## [Extracted data]
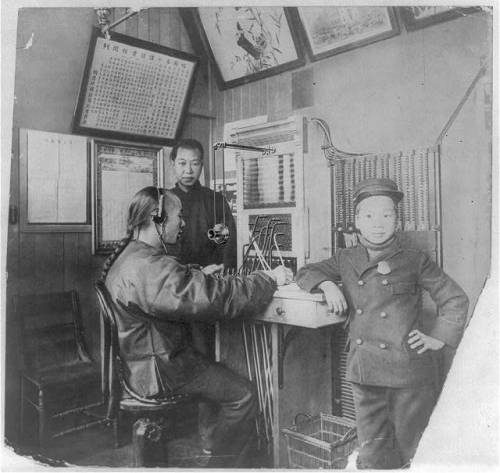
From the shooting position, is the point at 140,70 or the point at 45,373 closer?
the point at 45,373

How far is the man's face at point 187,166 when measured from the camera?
241 cm

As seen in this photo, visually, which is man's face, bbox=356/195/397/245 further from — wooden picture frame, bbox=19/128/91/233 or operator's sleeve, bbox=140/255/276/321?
wooden picture frame, bbox=19/128/91/233

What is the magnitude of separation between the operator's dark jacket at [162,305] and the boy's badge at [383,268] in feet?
1.38

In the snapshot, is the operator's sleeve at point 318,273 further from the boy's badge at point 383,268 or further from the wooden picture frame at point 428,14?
the wooden picture frame at point 428,14

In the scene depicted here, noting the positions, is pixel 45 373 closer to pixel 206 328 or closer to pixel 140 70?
pixel 206 328

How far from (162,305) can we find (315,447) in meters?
0.80

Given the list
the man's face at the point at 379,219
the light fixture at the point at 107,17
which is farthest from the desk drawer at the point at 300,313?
the light fixture at the point at 107,17

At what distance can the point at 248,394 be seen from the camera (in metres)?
1.86

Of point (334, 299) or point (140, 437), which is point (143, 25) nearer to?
point (334, 299)

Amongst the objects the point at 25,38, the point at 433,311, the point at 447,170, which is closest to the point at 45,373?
the point at 25,38

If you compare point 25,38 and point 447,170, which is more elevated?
point 25,38

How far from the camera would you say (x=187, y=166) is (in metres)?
2.41

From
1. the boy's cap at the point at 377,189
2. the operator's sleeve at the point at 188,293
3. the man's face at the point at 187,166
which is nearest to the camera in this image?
the operator's sleeve at the point at 188,293

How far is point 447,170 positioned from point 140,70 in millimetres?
1456
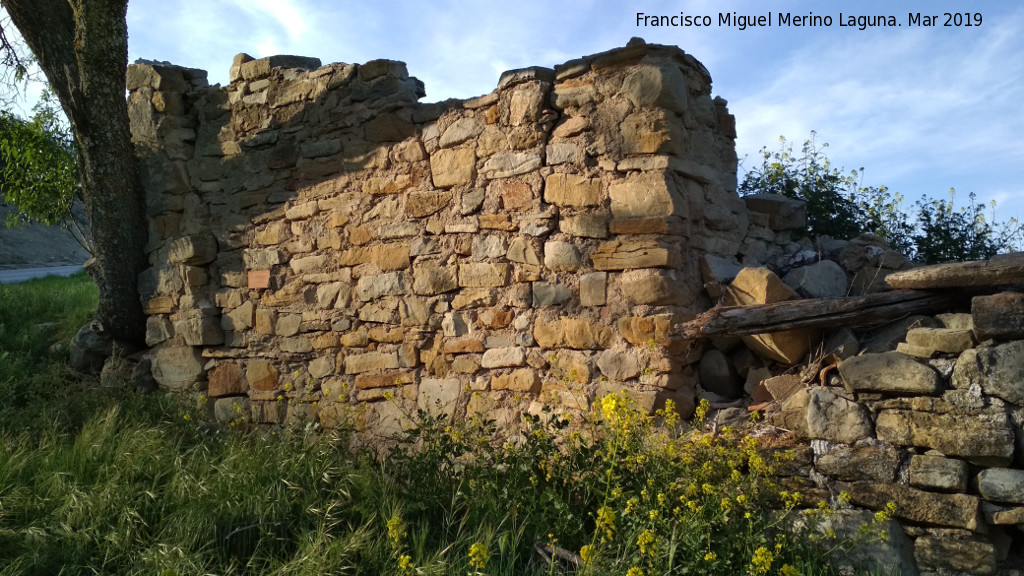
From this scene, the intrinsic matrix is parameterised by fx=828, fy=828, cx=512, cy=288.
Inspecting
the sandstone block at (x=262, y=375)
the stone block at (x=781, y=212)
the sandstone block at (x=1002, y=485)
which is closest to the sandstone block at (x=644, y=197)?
the stone block at (x=781, y=212)

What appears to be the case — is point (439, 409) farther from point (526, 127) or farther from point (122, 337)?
point (122, 337)

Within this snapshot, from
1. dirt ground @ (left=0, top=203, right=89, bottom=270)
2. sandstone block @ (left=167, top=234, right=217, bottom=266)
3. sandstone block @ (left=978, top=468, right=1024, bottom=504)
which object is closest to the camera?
sandstone block @ (left=978, top=468, right=1024, bottom=504)

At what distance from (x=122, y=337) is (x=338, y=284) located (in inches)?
81.7

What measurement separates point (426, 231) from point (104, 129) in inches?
109

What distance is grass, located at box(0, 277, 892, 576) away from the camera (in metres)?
3.17

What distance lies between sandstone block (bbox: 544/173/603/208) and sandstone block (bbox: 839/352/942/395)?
4.73ft

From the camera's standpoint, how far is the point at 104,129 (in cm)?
590

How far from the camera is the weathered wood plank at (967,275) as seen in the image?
333 cm

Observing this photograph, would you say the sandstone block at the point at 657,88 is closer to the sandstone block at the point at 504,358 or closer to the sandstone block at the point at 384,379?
the sandstone block at the point at 504,358

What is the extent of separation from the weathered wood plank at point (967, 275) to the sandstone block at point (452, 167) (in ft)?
7.33

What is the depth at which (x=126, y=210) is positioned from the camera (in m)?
5.96

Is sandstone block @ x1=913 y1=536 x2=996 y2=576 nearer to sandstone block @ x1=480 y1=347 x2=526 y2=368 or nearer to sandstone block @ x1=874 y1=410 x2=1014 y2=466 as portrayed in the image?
sandstone block @ x1=874 y1=410 x2=1014 y2=466

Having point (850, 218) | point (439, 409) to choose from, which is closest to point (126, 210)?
point (439, 409)

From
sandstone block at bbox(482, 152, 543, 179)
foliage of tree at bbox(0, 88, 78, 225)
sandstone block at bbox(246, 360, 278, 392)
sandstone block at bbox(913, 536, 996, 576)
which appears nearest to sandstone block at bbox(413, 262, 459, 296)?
sandstone block at bbox(482, 152, 543, 179)
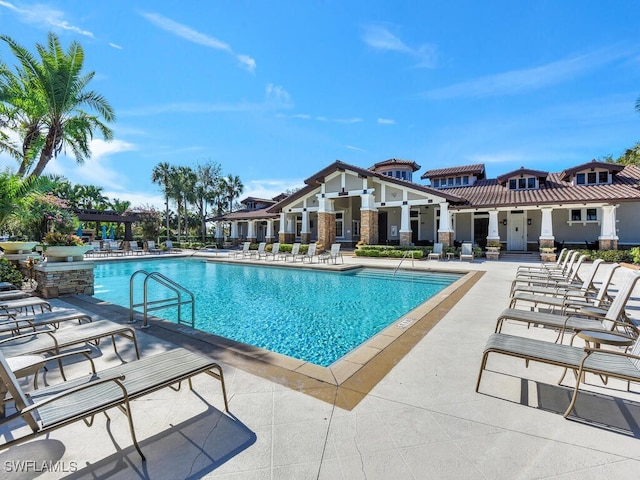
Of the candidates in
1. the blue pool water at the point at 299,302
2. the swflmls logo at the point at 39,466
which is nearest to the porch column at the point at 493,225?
the blue pool water at the point at 299,302

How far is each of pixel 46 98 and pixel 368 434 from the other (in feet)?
45.5

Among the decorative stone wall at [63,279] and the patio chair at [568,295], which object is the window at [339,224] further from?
the patio chair at [568,295]

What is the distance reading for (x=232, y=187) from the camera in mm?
42125

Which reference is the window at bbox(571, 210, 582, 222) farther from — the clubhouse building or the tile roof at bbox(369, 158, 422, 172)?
the tile roof at bbox(369, 158, 422, 172)

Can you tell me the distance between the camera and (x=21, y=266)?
8.73 m

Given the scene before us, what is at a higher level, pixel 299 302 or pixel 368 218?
pixel 368 218

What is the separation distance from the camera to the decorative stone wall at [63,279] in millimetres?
7170

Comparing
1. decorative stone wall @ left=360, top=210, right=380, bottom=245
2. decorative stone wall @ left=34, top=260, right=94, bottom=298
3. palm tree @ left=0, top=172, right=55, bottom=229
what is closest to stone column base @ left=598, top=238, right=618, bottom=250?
decorative stone wall @ left=360, top=210, right=380, bottom=245

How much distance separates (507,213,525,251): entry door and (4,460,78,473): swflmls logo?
2444 cm

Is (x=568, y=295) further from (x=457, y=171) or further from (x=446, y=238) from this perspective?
(x=457, y=171)

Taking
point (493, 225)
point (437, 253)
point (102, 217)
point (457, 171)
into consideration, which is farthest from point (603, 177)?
point (102, 217)

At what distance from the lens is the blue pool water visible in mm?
5879

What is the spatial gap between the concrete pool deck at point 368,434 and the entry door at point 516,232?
21.0m

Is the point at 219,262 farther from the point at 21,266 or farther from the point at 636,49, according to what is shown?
the point at 636,49
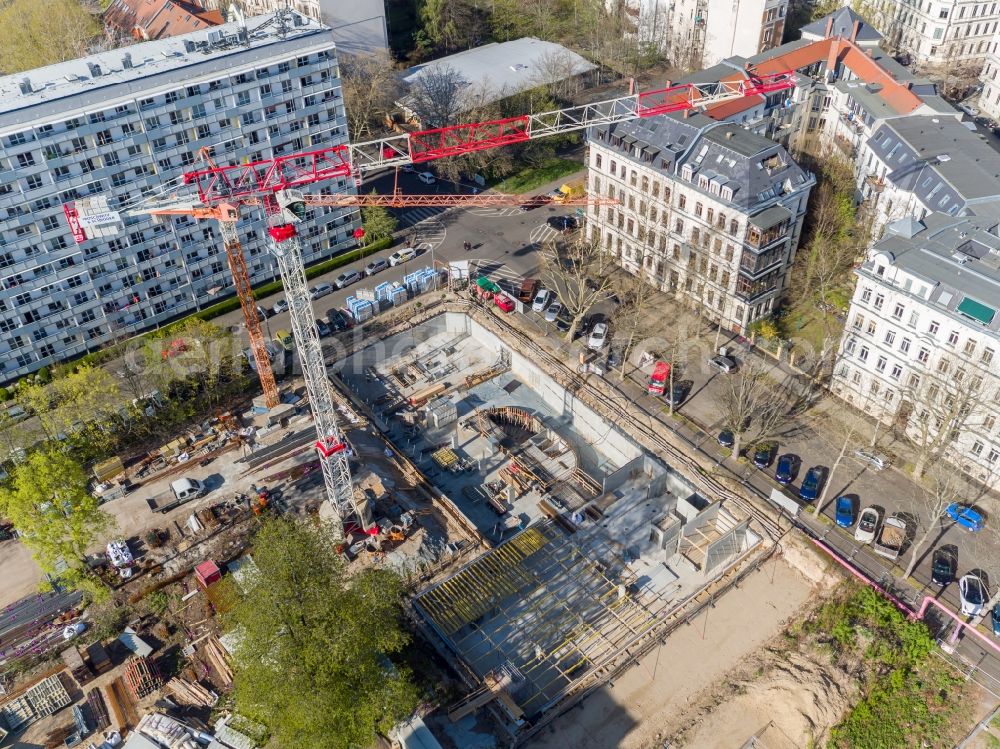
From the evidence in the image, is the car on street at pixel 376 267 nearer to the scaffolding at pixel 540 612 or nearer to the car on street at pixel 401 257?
the car on street at pixel 401 257

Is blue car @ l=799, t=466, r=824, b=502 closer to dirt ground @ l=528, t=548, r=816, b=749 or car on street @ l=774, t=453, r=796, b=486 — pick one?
car on street @ l=774, t=453, r=796, b=486

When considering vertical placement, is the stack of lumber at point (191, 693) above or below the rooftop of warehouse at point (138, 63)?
below

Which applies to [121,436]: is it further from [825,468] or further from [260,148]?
[825,468]

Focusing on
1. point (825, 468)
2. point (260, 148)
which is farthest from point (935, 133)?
point (260, 148)

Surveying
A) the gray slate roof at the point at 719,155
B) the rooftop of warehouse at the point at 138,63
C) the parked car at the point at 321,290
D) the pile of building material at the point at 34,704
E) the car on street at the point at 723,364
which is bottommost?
the pile of building material at the point at 34,704

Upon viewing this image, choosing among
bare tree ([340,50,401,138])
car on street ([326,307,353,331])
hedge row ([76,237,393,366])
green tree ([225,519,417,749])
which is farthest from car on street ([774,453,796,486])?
bare tree ([340,50,401,138])

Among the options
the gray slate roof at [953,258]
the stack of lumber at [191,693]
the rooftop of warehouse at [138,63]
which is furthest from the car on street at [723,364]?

## [Aim]
Pictures are excluded; copy all other data exactly as shown.

## [The result]
From the shooting position, is the point at 140,70 or the point at 45,373 closer?
the point at 45,373

How far is the man's face at point 187,166 when measured from the camera?
241 cm

As seen in this photo, visually, which is man's face, bbox=356/195/397/245 further from — wooden picture frame, bbox=19/128/91/233 or operator's sleeve, bbox=140/255/276/321?
wooden picture frame, bbox=19/128/91/233

What is the magnitude of separation between the operator's dark jacket at [162,305] and the boy's badge at [383,268] in feet?
1.38

In the snapshot, is the operator's sleeve at point 318,273 further from the boy's badge at point 383,268 or further from the wooden picture frame at point 428,14?
the wooden picture frame at point 428,14

In the scene depicted here, noting the positions, is pixel 45 373 closer to pixel 206 328 or closer to pixel 140 70?
pixel 206 328

How far from (162,305) can we find (315,447) in meters?
0.80

Given the list
the man's face at the point at 379,219
the light fixture at the point at 107,17
which is farthest from the desk drawer at the point at 300,313?
the light fixture at the point at 107,17

At what distance can the point at 248,394 be seen from the camera (in metres)?
1.86

Of point (334, 299) or point (140, 437), which is point (143, 25) nearer to?
point (334, 299)

Amongst the objects the point at 25,38, the point at 433,311, the point at 447,170, which is closest to the point at 45,373?
the point at 25,38

If you compare point 25,38 and point 447,170, which is more elevated?
point 25,38

How far from the camera would you say (x=187, y=166) is (in metres)?
2.41

From
1. the boy's cap at the point at 377,189
2. the operator's sleeve at the point at 188,293
3. the man's face at the point at 187,166
which is nearest to the camera in this image?
the operator's sleeve at the point at 188,293

How far is point 447,170 positioned from point 140,70 in millimetres?
1456
From this scene, the intrinsic matrix is parameterised by fx=828, fy=828, cx=512, cy=288.
Inspecting
the sandstone block at (x=262, y=375)
the stone block at (x=781, y=212)
the sandstone block at (x=1002, y=485)
which is closest to the sandstone block at (x=644, y=197)?
the stone block at (x=781, y=212)

What appears to be the case — is point (439, 409) farther from point (526, 127) or farther from point (122, 337)?
point (122, 337)

Within this snapshot, from
1. dirt ground @ (left=0, top=203, right=89, bottom=270)
2. sandstone block @ (left=167, top=234, right=217, bottom=266)
3. sandstone block @ (left=978, top=468, right=1024, bottom=504)
which object is closest to the camera?
sandstone block @ (left=978, top=468, right=1024, bottom=504)

At what distance from (x=122, y=337) is (x=338, y=284) located (in inches)?
81.7

What measurement separates point (426, 231) from point (104, 129) in inches?
109

What distance is grass, located at box(0, 277, 892, 576) away from the camera (in metres)?
3.17

What distance lies between sandstone block (bbox: 544/173/603/208) and sandstone block (bbox: 839/352/942/395)?
4.73ft

From the camera's standpoint, how far is the point at 104,129 (in cm)?
590

How far from the camera is the weathered wood plank at (967,275) as seen in the image?
333 cm

Observing this photograph, would you say the sandstone block at the point at 657,88 is closer to the sandstone block at the point at 504,358 or closer to the sandstone block at the point at 384,379?
the sandstone block at the point at 504,358

What is the extent of separation from the weathered wood plank at point (967, 275) to the sandstone block at point (452, 167) (in ft)?
7.33

What is the depth at which (x=126, y=210) is positioned from the camera (in m)?
5.96

Is sandstone block @ x1=913 y1=536 x2=996 y2=576 nearer to sandstone block @ x1=480 y1=347 x2=526 y2=368 or nearer to sandstone block @ x1=874 y1=410 x2=1014 y2=466 as portrayed in the image?
sandstone block @ x1=874 y1=410 x2=1014 y2=466

Having point (850, 218) | point (439, 409) to choose from, which is closest to point (126, 210)?
point (439, 409)

From
sandstone block at bbox(482, 152, 543, 179)
foliage of tree at bbox(0, 88, 78, 225)
sandstone block at bbox(246, 360, 278, 392)
sandstone block at bbox(913, 536, 996, 576)
which appears nearest to sandstone block at bbox(413, 262, 459, 296)?
sandstone block at bbox(482, 152, 543, 179)
Of the candidates in
1. the blue pool water at the point at 299,302
2. the swflmls logo at the point at 39,466
which is nearest to the porch column at the point at 493,225?
the blue pool water at the point at 299,302

How far is each of pixel 46 98 and pixel 368 434 from the other (in feet)?
45.5

Among the decorative stone wall at [63,279] and the patio chair at [568,295], which object is the window at [339,224] further from?
the patio chair at [568,295]

What is the distance reading for (x=232, y=187) from the camera in mm?
42125

Which reference is the window at bbox(571, 210, 582, 222) farther from — the clubhouse building or the tile roof at bbox(369, 158, 422, 172)?
the tile roof at bbox(369, 158, 422, 172)

Can you tell me the distance between the camera and (x=21, y=266)?
8.73 m

Given the scene before us, what is at a higher level, pixel 299 302 or pixel 368 218?
pixel 368 218

What is the separation distance from the camera to the decorative stone wall at [63,279] in millimetres?
7170

Comparing
1. decorative stone wall @ left=360, top=210, right=380, bottom=245
2. decorative stone wall @ left=34, top=260, right=94, bottom=298
3. palm tree @ left=0, top=172, right=55, bottom=229
what is closest to stone column base @ left=598, top=238, right=618, bottom=250?
decorative stone wall @ left=360, top=210, right=380, bottom=245

How much distance separates (507,213,525,251): entry door and (4,460,78,473): swflmls logo?
2444 cm

Is (x=568, y=295) further from (x=457, y=171) or further from (x=446, y=238) from this perspective?
(x=457, y=171)

Taking
point (493, 225)
point (437, 253)
point (102, 217)
point (457, 171)
into consideration, which is farthest from point (603, 177)?
point (102, 217)

At what distance from the lens is the blue pool water visible in mm?
5879

What is the spatial gap between the concrete pool deck at point 368,434 and the entry door at point 516,232?
21.0m

Is the point at 219,262 farther from the point at 21,266 or farther from the point at 636,49, according to what is shown?
the point at 636,49
From the evidence in the image, is the car on street at pixel 376 267 nearer to the scaffolding at pixel 540 612 or nearer to the car on street at pixel 401 257?
the car on street at pixel 401 257

Is blue car @ l=799, t=466, r=824, b=502 closer to dirt ground @ l=528, t=548, r=816, b=749 or car on street @ l=774, t=453, r=796, b=486 — pick one?
car on street @ l=774, t=453, r=796, b=486

When considering vertical placement, is the stack of lumber at point (191, 693) above or below the rooftop of warehouse at point (138, 63)?
below

Which applies to [121,436]: is it further from [825,468] or further from [260,148]?
[825,468]

Focusing on
1. point (825, 468)
2. point (260, 148)
which is farthest from point (935, 133)?
point (260, 148)

Surveying
A) the gray slate roof at the point at 719,155
B) the rooftop of warehouse at the point at 138,63
C) the parked car at the point at 321,290
D) the pile of building material at the point at 34,704
E) the car on street at the point at 723,364
which is bottommost?
the pile of building material at the point at 34,704

Upon viewing this image, choosing among
bare tree ([340,50,401,138])
car on street ([326,307,353,331])
hedge row ([76,237,393,366])
green tree ([225,519,417,749])
which is farthest from car on street ([774,453,796,486])?
bare tree ([340,50,401,138])

Among the options
the gray slate roof at [953,258]
the stack of lumber at [191,693]
the rooftop of warehouse at [138,63]
which is furthest from the car on street at [723,364]?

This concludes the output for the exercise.